Friday, September 30, 2016

Slow Down, Dammit. Slow Down!



Last weekend, I did a very stupid thing.

Previous to last weekend, I’d done well in an online contest wherein authors were encouraged to post a query letter and the first 250 words of an unpublished novel. I entered hoping to get something out of it, but never dreaming I’d come out of it with requests from two traditional publication editors to receive my work.

Here’s where the stupid thing came in:

I sent them the wrong version of my story.

How is that possible?

Well, I’ve only got fifteen versions of my story – revisions, actually – on my computer. And in my excitement at doing well in the contest, I dug into a folder I’d used for a previous submission and sent the requested files off electronically.

Then the day after, as I was re-reading old blog posts, I realized I’d sent the wrong version when I stumbled across a new introductory chapter. That I had *not* sent.

Despair.

So that night I leapt into action like a cheetah on a trampoline.

I re-sent the files, explaining my mistake. And hoped for the best.

And I’m still hoping. It can take editors up to three months to swim through queries, even those they requested. So I’ll have to stew in my own juices for the next few weeks or months to see if my attempt at rectifying the mistake paid off, and if my work meets muster.

Still, I feel rather stupid. And it’s humbling. Kinda know how the coyote feels after he gets blowed up:



After the anxiety wore off, I began a-thinking: What can I learn from this, aside from fixing my filing system?

First of all, slow down.

I heard about the contest at the last minute. I panicked to get an entry in – and used an older version of my story as the entry.

I’m reminded of something President Dieter F. Uchtdorf said recently: 

When stress levels rise, when distress appears, when tragedy strikes, too often we attempt to keep up the same frantic pace or even accelerate, thinking somehow that the more rushed our pace, the better off we will be.

One of the characteristics of modern life seems to be that we are moving at an ever-increasing rate, regardless of turbulence or obstacles.

Let’s be honest; it’s rather easy to be busy. We all can think up a list of tasks that will overwhelm our schedules. Some might even think that their self-worth depends on the length of their to-do list. They flood the open spaces in their time with lists of meetings and minutia—even during times of stress and fatigue. Because they unnecessarily complicate their lives, they often feel increased frustration, diminished joy, and too little sense of meaning in their lives.

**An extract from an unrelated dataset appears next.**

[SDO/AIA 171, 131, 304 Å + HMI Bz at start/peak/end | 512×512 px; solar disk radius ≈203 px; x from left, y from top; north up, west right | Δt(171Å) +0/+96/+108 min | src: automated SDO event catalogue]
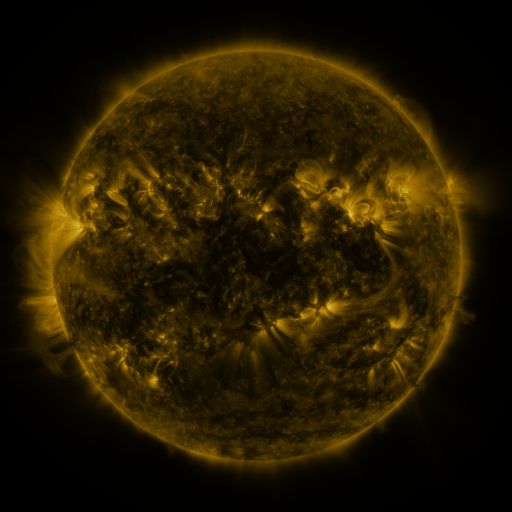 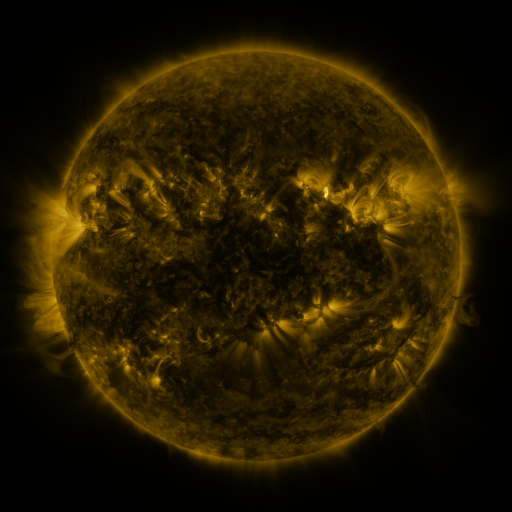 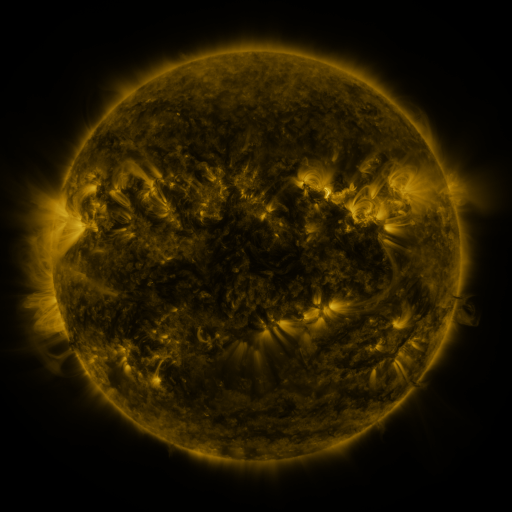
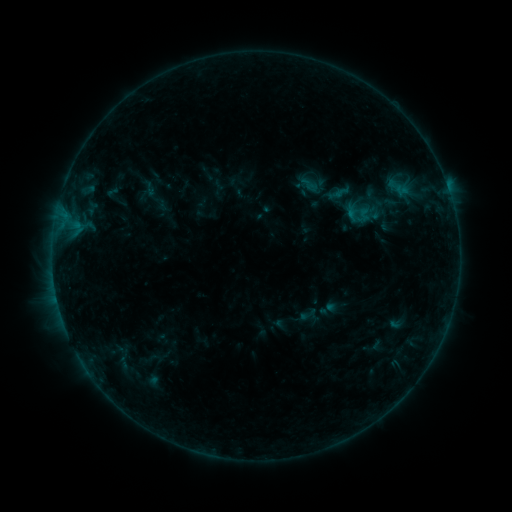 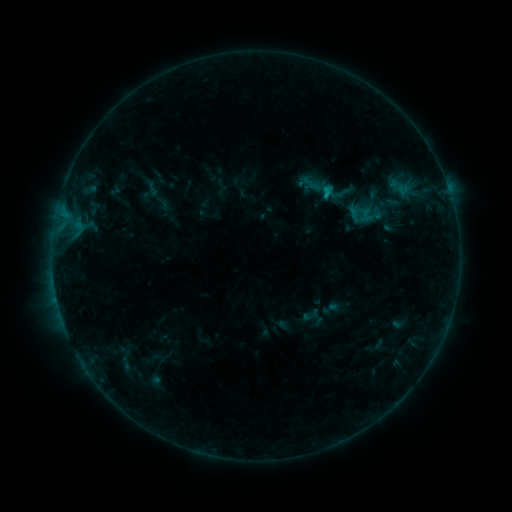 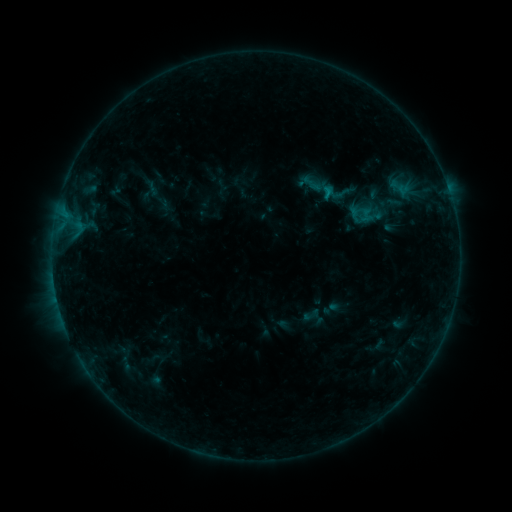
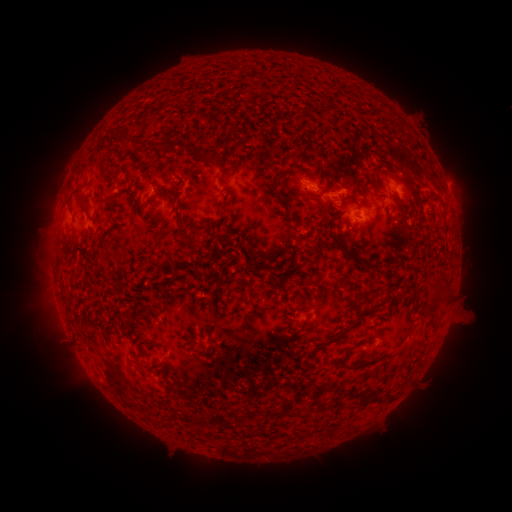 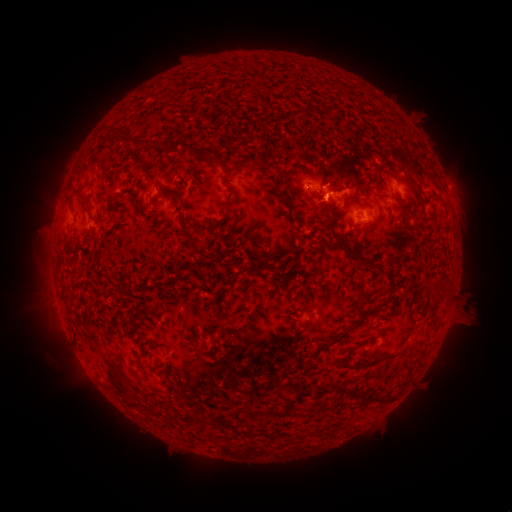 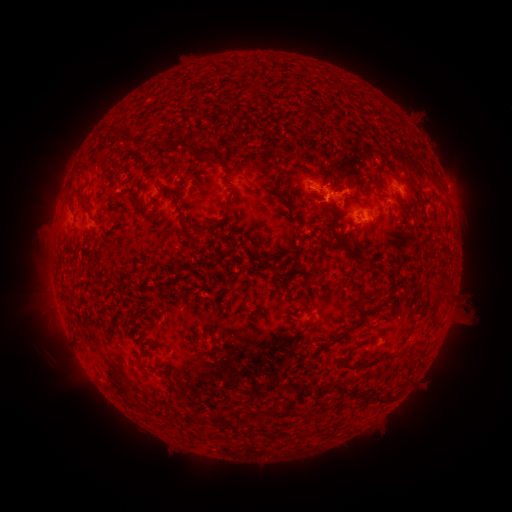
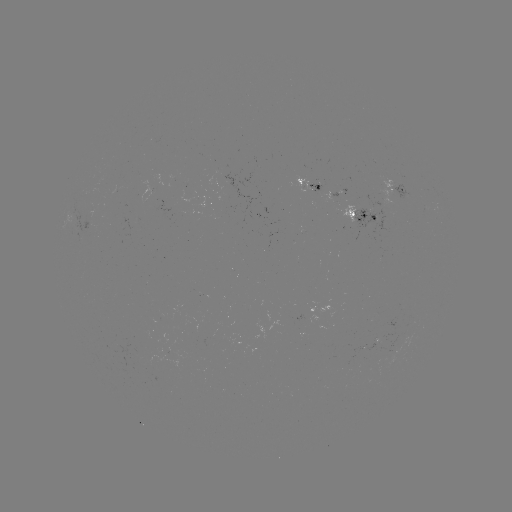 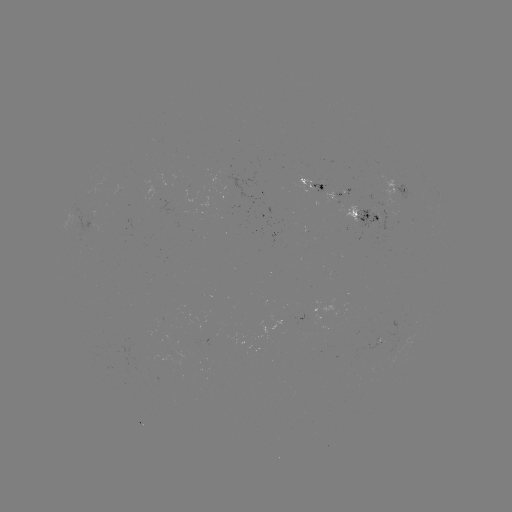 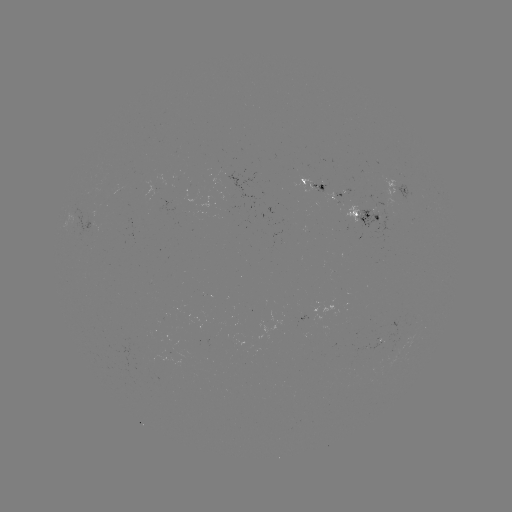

Entering the contest was a complication. I rushed it. I’m still glad I did it – I would not have two requests for manuscripts otherwise – but slowing down even by a matter of minutes would have likely made my resubmit not necessary.

I thought I was right – but I was not. And I should have known it, since I’d made great pains earlier this year in re-writing that manuscript, including a more riveting opening chapter.

I Muschged myself.

I’ll let Thomas Plummer explain:

When I was in graduate school, I took a seminar on Heinrich von Kleist from Bernhard Blume, one of the grand ole men of German scholarship. One day we were to discuss a paper by a classmate, ken Tigar, on Keleist’s play, Der zerbrochene Krug. The paper seemed sound enough to the rest of us. Tigar’s argument was based on a description written by Professor Walter Muschg, the great Kleist scholar at the University of Basel, of a plate with figures engraved on it. Professor Blume came to class with a large volume under his arm. He opened it to a picture of the plate that Muschg had described and passed it around.

"Well,” he asked, “what do you see?"

No one saw anything.

"Does the woman look pregnant to you ?” he asked.

Ken’s face blanched.

Professor Blume continued, “No, but Muschg says she is pregnant, and Mr. Tigar’s paper rests on that premise.”

Ken stammered, “I just through Muschg would be right."

Professor Blume shut the took and said, “Let that be a lesson to you. Never trust anyone. You must examine the source yourself."

I should from now on follow Blume’s advice. I should have known when I submitted my entry that I was using an older manuscript – one that had been rejected by a publisher and one I had spent at least four months revising.

Next time, I will question what I’m doing. I’ll slow down for those precious minutes.
Maybe nothing will come of my error. I hope something comes of my attempt to fix it.